En resumen: algo así como «Operación Shylock», del ya mencionado Roth, reconvertida en una «sitcom»c más cerca de«Seinfeld» que de «Louie» pero, también, como una película ya no tan simpática como las de los insumergibles Royal Tenembaums de Wes Anderson y mucho más próxima a la acidez de los muy tocados «hipsters» de Noah Baumbach en «Una historia de Brooklyn» y «Mientras seamos jóvenes». Todo y todos allí, a la moda pero listos para estar «out», donde son muy delgadas las líneas y apretados los labios que separan la sonrisa de la mueca en la que ya no hay cabida para un último beso.

Resaca mañanera

Si no fuese Safran Foer quien es y quien ha hecho lo que viene haciendo hasta ahora, podría considerarse «Aquí estoy» como la más cruel y precisa parodia de los métodos novelescos de otro Jonathan: Franzen.

Pero no.

Y ahí está lo más interesante de «Aquí estoy», que también podría llamarse «Quién soy»: una tensión permanente entre el Safran Foer amable que fue y el Safran Foer un tanto más desagradable pero tanto más interesante desde un punto de vista narrativo que podría ser. De algún modo, es como si las poluciones de su realidad y la fatiga de materiales de su no-ficción potenciaran a un escritor mucho más digno de atención de lo que jamás fue.

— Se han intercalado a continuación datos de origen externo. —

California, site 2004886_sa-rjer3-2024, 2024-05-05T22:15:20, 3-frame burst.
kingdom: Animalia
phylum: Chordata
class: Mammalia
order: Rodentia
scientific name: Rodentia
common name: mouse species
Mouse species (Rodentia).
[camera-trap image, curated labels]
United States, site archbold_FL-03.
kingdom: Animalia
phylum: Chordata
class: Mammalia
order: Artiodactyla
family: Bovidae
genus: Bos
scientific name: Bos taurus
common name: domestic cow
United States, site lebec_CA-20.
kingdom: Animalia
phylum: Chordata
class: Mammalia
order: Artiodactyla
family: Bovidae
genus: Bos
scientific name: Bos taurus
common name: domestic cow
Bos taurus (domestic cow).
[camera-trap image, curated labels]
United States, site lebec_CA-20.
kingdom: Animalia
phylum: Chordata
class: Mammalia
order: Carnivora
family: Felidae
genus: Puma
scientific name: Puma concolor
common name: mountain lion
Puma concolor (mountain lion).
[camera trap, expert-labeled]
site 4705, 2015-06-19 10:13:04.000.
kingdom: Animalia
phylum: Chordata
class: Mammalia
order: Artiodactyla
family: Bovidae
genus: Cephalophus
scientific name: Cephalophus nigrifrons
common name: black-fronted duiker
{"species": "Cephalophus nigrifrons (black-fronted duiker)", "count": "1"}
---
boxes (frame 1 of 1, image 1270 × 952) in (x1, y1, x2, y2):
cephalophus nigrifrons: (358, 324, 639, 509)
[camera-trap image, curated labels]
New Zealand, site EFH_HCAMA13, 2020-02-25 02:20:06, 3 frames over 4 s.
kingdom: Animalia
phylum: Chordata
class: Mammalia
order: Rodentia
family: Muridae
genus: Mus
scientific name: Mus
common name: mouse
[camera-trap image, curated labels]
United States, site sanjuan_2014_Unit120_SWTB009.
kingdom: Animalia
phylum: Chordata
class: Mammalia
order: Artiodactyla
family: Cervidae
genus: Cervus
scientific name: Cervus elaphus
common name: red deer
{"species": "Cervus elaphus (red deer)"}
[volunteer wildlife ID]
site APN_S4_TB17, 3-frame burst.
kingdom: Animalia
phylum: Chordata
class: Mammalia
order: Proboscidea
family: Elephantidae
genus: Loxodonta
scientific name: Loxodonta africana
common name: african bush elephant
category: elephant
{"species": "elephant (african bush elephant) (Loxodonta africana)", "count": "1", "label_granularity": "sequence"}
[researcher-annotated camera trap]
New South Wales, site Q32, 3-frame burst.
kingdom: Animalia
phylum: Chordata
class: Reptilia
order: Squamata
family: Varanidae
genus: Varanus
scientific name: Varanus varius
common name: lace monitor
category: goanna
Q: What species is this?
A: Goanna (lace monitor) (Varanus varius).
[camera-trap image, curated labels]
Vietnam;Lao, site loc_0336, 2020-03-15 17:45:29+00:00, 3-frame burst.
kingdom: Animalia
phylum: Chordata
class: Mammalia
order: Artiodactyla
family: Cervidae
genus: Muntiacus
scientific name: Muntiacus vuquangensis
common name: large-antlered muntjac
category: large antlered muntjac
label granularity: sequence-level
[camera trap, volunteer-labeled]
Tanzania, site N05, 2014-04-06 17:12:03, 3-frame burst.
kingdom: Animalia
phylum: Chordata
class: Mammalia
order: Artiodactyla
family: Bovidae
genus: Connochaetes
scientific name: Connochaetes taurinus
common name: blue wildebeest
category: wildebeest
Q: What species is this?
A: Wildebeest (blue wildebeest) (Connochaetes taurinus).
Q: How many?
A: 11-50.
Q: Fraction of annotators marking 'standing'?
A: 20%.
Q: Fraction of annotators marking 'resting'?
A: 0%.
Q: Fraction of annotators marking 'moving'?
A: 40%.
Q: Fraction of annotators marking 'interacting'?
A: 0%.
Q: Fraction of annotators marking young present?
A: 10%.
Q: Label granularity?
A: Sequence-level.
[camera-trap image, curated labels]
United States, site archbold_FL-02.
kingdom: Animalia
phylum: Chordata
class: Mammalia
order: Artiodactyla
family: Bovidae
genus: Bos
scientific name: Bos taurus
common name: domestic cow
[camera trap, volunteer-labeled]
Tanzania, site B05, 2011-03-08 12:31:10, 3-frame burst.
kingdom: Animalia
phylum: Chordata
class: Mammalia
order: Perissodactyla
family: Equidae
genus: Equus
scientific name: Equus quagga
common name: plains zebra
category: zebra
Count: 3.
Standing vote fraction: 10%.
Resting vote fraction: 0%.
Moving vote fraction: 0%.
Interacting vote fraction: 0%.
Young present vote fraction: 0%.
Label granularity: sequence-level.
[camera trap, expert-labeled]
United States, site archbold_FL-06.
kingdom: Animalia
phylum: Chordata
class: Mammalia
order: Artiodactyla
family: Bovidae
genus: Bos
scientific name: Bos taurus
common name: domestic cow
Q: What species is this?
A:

Lo que no quita que, hacia el final, Safran Foer -como quien llama por teléfono con resaca mañanera tras una larga y alcohólica noche en la que pudo llegar a decir muchas cosas impertinentes de las que no se acuerda muy bien- vuelva a ser quien siempre fue y bombardee con frases dignas de una línea intelectual de postales marca Hallmark intentando apuntalar algo más o menos parecido a una moraleja que no está muy lejos del «todo lo que necesitas es amor» de Los Beatles, sabiendo que el dinero no puede comprártelo.

Entonces, claro, sólo queda tener fe.